What You Need To Know
- The Midwife Bus is set to expand operations in Orange County
- The mobile maternal health clinic will be located at the Grand Avenue Neighborhood Center every Monday
- The clinic focuses on uninsured and under-insured patients
Brooke Schmoe, a midwife from Osceola County who provides maternal healthcare out of a bus, said maternal healthcare requires maintaining long-standing relationships with patients.
“It’s just relationship-building. It’s not a clinic where you just come in and see somebody for five minutes,” said Schmoe.
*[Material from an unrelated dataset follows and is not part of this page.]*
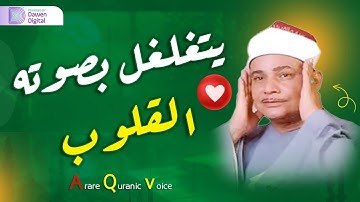 صوت فخم لم يتكرر أبداً 🟢 الشيخ محمود صديق المنشاوي, رائعة سورة البقرة | Surah Al-Baqarah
Midwives are trained and accredited medical professionals, and the scope of Schmoe’s care is broad.
“This is where all the medical stuff [is], so blood draws, ultrasounds, prenatal visits, belly-measuring, weighing babies, newborn exams, all of that happens back here,” said Schmoe.
The clinic’s expansion came on the same day the Orange County Department of Health closed its Women, Infants, and Children office on Orlando’s west side indefinitely, and just weeks after the HCA hospital in Osceola shuttered its nursery. Maxime Karman, who gave birth five weeks ago, has felt the lack of maternal health care options firsthand.
“It took weeks of searching. First of all, getting insurance was impossible, and then I got insurance, and nobody accepted that insurance,” said Karman. “Luckily I found her. And ever since then, it’s been a dream.”
Karman came to the mobile clinic for prenatal appointments and continues to visit Schmoe for postpartum care. The clinic’s location in Osceola is only a 15 minute drive for her, closer than many providers in the area.
“It was definitely a journey alone, just finding an OB or a midwife to help out,” said Karman.
The Midwife Bus will be parked at the Grand Avenue Neighborhood Center in Orlando every Monday.